The electronic version of this article is the complete one and can be found online at: http://www.ped-rheum.com/content/9/S1/O4


Published:14 September 2011

© 2011 Van Dijkhuizen et al; licensee BioMed Central Ltd.

This is an open access article distributed under the terms of the Creative Commons Attribution License (http://creativecommons.org/licenses/by/2.0), which permits unrestricted use, distribution, and reproduction in any medium, provided the original work is properly cited.

Background

Methotrexate (MTX) is an efficacious drug in juvenile idiopathic arthritis (JIA). If JIA patients are unresponsive to MTX, effective combination treatment with biologicals is required to prevent joint damage.

Aim

To develop a prediction model to identify MTX non-responders according to the American College of Rheumatology 70 criteria during the first year of treatment.

Methods

Data was collected on 183 JIA patients. Clinical variables and single nucleotide polymorphisms (SNPs) in genes involved in the mechanism of action of MTX were determined at baseline.
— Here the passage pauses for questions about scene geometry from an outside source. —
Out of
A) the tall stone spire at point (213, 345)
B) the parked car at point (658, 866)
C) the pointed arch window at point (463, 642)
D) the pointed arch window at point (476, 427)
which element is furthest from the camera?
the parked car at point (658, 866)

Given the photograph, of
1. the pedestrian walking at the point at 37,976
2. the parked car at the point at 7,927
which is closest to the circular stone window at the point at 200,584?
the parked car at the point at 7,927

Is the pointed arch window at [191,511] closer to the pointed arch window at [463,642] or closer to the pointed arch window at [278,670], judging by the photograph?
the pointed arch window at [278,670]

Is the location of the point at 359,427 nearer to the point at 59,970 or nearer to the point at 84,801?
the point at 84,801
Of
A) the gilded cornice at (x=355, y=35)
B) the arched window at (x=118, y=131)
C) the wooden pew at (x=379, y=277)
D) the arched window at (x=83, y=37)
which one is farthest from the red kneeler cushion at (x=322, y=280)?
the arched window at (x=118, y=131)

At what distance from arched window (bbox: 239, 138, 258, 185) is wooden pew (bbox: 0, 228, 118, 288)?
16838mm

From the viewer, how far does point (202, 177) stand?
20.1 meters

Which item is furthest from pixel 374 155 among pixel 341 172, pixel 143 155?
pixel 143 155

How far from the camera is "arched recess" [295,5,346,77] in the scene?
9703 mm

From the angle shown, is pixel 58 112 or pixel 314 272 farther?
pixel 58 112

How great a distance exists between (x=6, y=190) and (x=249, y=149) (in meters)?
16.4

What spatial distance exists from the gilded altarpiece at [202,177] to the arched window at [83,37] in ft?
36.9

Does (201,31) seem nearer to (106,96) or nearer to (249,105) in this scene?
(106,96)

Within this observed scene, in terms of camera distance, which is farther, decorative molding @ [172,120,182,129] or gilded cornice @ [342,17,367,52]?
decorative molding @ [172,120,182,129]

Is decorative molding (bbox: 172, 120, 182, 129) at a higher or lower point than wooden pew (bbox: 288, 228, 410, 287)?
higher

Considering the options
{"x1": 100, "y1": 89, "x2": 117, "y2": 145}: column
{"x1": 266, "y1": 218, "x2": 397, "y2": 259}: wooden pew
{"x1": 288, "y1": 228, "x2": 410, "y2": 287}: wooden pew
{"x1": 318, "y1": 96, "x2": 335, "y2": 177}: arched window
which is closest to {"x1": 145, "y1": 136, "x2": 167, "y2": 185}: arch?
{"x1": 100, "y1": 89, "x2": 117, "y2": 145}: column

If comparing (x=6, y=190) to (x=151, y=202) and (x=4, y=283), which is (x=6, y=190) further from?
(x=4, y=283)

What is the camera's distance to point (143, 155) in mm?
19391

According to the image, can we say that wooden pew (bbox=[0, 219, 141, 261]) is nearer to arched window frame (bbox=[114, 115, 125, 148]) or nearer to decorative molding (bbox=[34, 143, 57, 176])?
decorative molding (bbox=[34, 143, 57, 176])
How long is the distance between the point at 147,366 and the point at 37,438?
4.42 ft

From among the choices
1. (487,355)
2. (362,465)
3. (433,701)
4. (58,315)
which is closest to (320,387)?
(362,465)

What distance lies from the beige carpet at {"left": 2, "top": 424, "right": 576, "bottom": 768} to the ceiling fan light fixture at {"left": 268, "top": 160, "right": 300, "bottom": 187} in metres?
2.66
Using multivariate backward logistic regression, these variables were used to construct a prediction model for MTX non-response, whose diagnostic accuracy was evaluated. The model was subsequently validated in a cohort of 104 JIA patients.

Results

The prediction model included: erythrocyte sedimentation rate and SNPs in genes coding for methionine synthase reductase, multidrug resistance 1, multidrug resistance protein 1 and proton-coupled folate transporter. The area under the receiver operating characteristics curve (AUROC) was 0.73 (95%CI: 0.64-0.81). The prediction model was transformed into a total risk score (range 0 to 11). At a cut-off score of ≥3, sensitivity was 78%, specificity 49%, positive predictive value was 83% and negative predictive value 41%. In the validation cohort, the AUROC was 0.65 (95%CI: 0.54-0.77).

Conclusion

The prediction model we developed and validated combines clinical and genetic variables to identify JIA patients not responding to MTX treatment. This model could assist clinicians in making individualized treatment decisions.